LNet Health statistics are shown under a higher verbosity settings. To show the local interface health statistics:

lnetctl net show -v 3

to show the remote interface health statistics:

lnetctl peer show -v 3

A sample output

#> lnetctl net show -v 3 
net:
    - net type: tcp
      local NI(s):
        - nid: 192.168.122.100@tcp
          status: up
          interfaces:
              0: eth0
          statistics:
              send_count: 0
              recv_count: 0
              drop_count: 0
          sent_stats:
              put: 0
              get: 0
              reply: 0
              ack: 0
              hello: 0
          received_stats:
              put: 0
              get: 0
              reply: 0
              ack: 0
              hello: 0
          dropped_stats:
              put: 0
              get: 0
              reply: 0
              ack: 0
              hello: 0
          health stats:
              health value: 1000
              interrupts: 0
              dropped: 0
              aborted: 0
              no route: 0
              timeouts: 0
              error: 0
          tunables:
              peer_timeout: 180
              peer_credits: 8
              peer_buffer_credits: 0
              credits: 256
          dev cpt: -1
          tcp bonding: 0
          CPT: "[0]"

There is a new YAML block, health stats, which displays the health statistics for each local or remote network interface.
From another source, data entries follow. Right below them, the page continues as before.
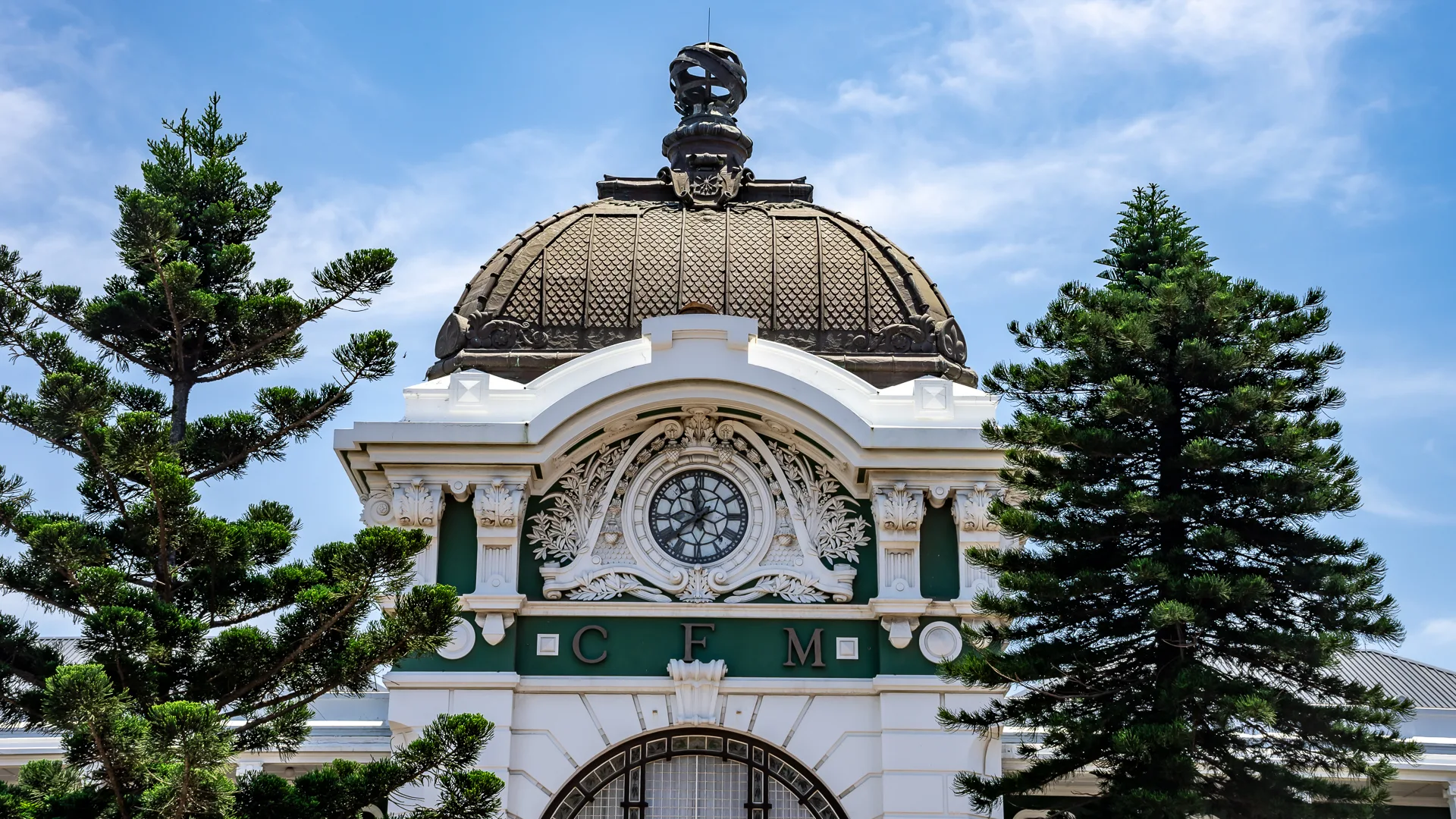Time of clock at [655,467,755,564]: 11:37
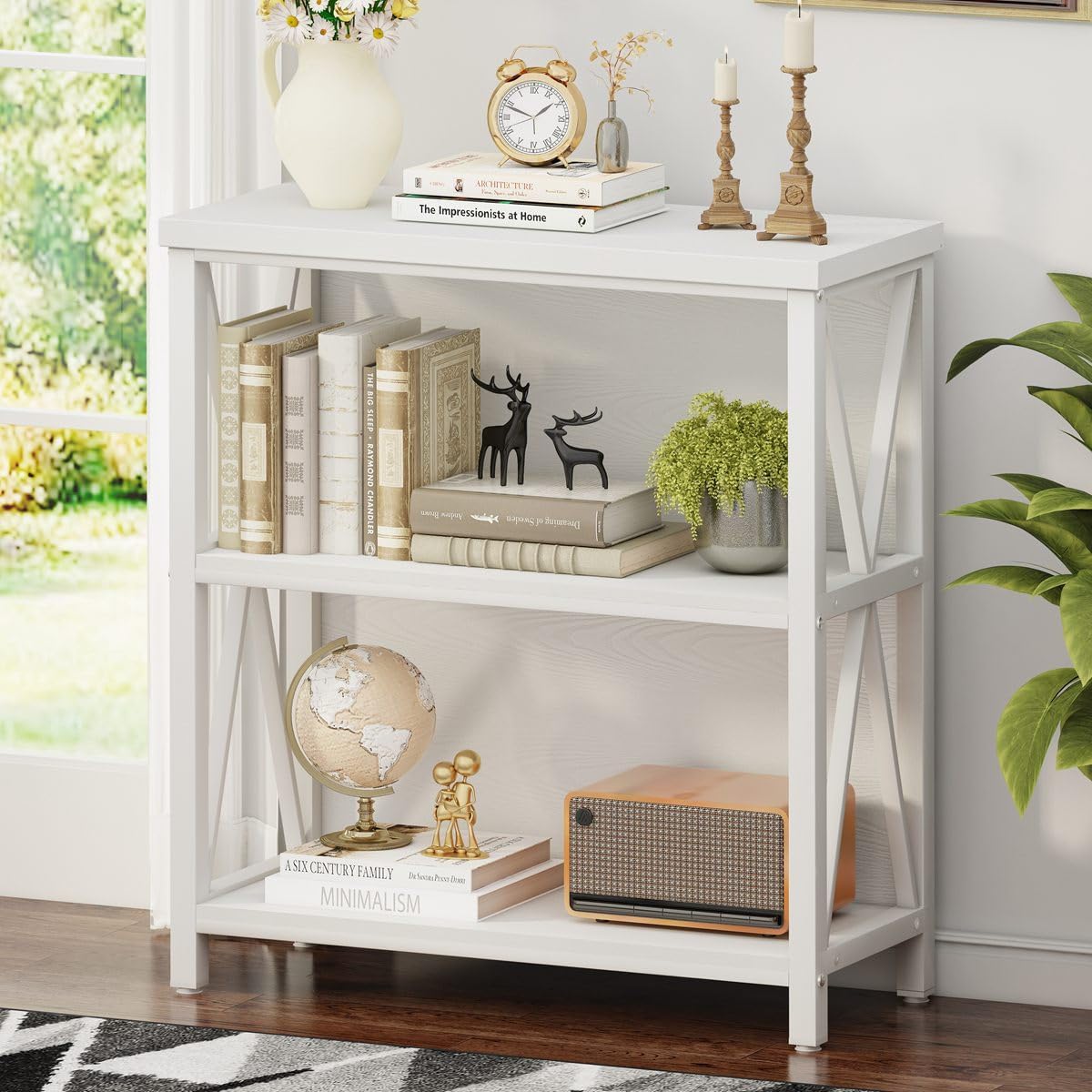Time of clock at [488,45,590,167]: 1:48
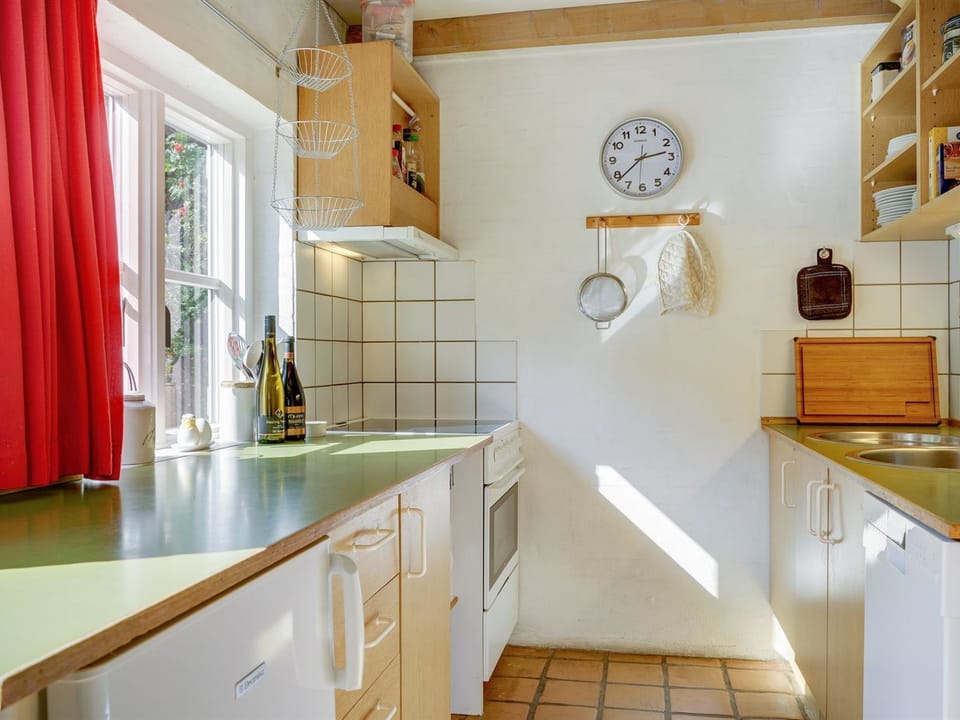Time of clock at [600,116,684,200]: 2:38
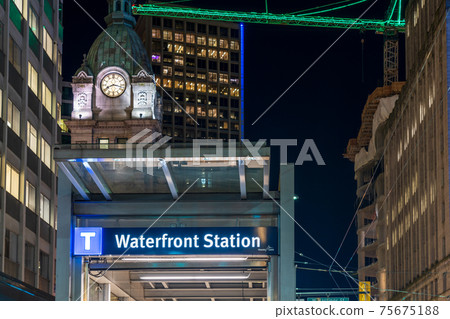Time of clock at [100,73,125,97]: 8:17
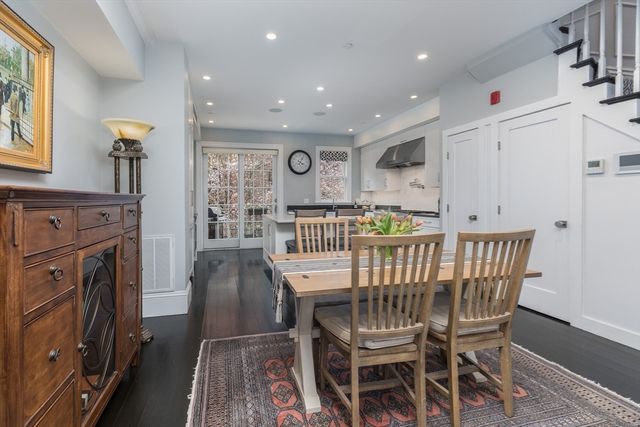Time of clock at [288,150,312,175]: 4:04
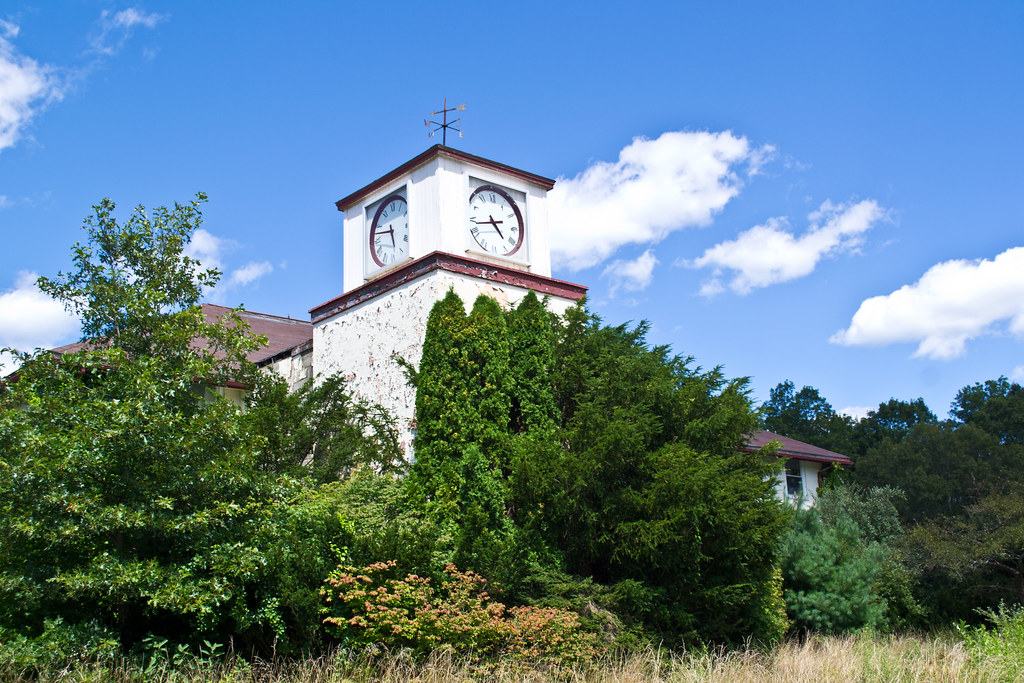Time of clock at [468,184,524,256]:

Global statistics also dump the global health statistics as below:

#> lnetctl stats show
statistics:
    msgs_alloc: 0
    msgs_max: 0
    rst_alloc: 0
    errors: 0
    send_count: 0
    resend_count: 0
    response_timeout_count: 0
    local_interrupt_count: 0
    local_dropped_count: 0
    local_aborted_count: 0
    local_no_route_count: 0
    local_timeout_count: 0
    local_error_count: 0
    remote_dropped_count: 0
    remote_error_count: 0
    remote_timeout_count: 0
    network_timeout_count: 0
    recv_count: 0
    route_count: 0
    drop_count: 0
    send_length: 0
    recv_length: 0
    route_length: 0
    drop_length: 0

Initial Settings Recommendations (prior to 2.13)

LNet Health is off by default. This means that lnet_health_sensitivity and lnet_retry_count are set to 0.

Setting lnet_health_sensitivity to 0 will not decrement the health of the interface on failure and will not change the interface selection behavior. Furthermore the failed interfaces will not be placed on the recovery queues. In essence, turning off the LNet Health feature.

The LNet Health settings will need to be tuned for each clustre. But the base configuration would be as follows:

#> lnetctl global show
global:
    numa_range: 0
    max_intf: 200
    discovery: 1
    retry_count: 2
    transaction_timeout: 5
    health_sensitivity: 1
    recovery_interval: 1

This setting will allow a maximum of two retries for failed messages within the 5 second transaction timeout.

If there is a failure on the interface the health value will be decremented by 1 and the interface will be LNet PINGed every 1 second.